I’m not ashamed to admit that I have a mental illness. It isn’t contagious. It isn’t a weakness or a character flaw. It isn’t something I chose, or something to be afraid of. Since I keep up the habits that help me manage it, I’m completely healthy. I’m reliable, responsible, and reasonable. And I’m a damn good time.

This is important, though, and more important than anything else I’ve said: it isn’t like this for everyone. I got the winning lottery ticket, the right combination of factors that made my illness manageable. Not everyone has the same chemical makeup that I do. Not everyone responds to medication as well as I did. Not everyone has the same support system I do. And that is absolutely no fault of their own. I’m going to say it louder, for those of you in the back: THAT IS ABSOLUTELY NO FAULT OF THEIR OWN. My success was the best-case scenario, the example that pharmaceutical companies could use in commercials.  My determination to win the heart of a boy with blue eyes and a deep voice and a contagious laugh was what gave me the courage to start. The rest of it was good fortune. I very easily could have followed a different path. People who have mental illnesses aren’t that way because they want to be. They aren’t that way because they aren’t strong; hell, we have to be stronger than anybody just to drag ourselves out of bed in the morning. You can’t will your way out of a mental illness. You can’t just decide to be happy.
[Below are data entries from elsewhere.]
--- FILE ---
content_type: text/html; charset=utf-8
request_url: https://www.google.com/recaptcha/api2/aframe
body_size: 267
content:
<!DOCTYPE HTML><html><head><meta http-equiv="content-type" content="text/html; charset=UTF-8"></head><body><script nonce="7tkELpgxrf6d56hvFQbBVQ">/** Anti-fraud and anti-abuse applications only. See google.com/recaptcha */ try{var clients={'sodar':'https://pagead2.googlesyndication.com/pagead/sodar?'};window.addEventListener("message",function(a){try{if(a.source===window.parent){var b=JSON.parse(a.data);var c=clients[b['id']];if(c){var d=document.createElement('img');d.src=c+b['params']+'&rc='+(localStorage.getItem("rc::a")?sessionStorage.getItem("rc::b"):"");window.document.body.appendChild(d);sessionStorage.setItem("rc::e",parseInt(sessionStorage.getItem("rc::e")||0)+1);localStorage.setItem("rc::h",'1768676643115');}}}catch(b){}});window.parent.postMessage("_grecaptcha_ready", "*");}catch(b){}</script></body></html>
If you know someone with a mental illness, they might sleep all day, they might cancel plans, they might go weeks without being able to leave the house. My advice to you, as far as how to be a good friend, is to not give up. Try not to take it personally, because I can guarantee that whatever it is, it isn’t about you. Bring over food. Join them in binge-watching something stupid on Netflix. Don’t tell them to cheer up. Don’t offer advice or give them a million reasons they should be happy. They already know they should be happy. Don’t tell them that all they need is some fresh air and exercise. Don’t abandon them, and for God’s sake don’t use their condition as an adjective to lightheartedly describe someone’s mood or behavior. It isn’t an adjective; it’s a medical condition. Mental illness isn’t a reason to mistrust anyone. Mental illness doesn’t discredit anyone’s opinions or ideas or work. Mental illness doesn’t mean that a person is less worthy, less talented, or less capable than anyone else.

If you have a mental illness, and you’re in the thick of it right now, I want you to know that you are amazing just for waking up every day. You’re still here, and that means you’re still fighting. It’s hard to see the light when you’re down in the bottom of a well, but it’s important that you know that this is not your fault, and you are not alone. There is help out there. There is NAMI, there are therapists, there are different medications that work for different people. There are support groups and people who care. There are hills and valleys, and when you’re in a valley, that hill looks impossible to climb, and it’s okay if you don’t make it all the way to the top today, or this week, or this year. Do what you can, and that’s enough.

You are not alone. And you are not crazy.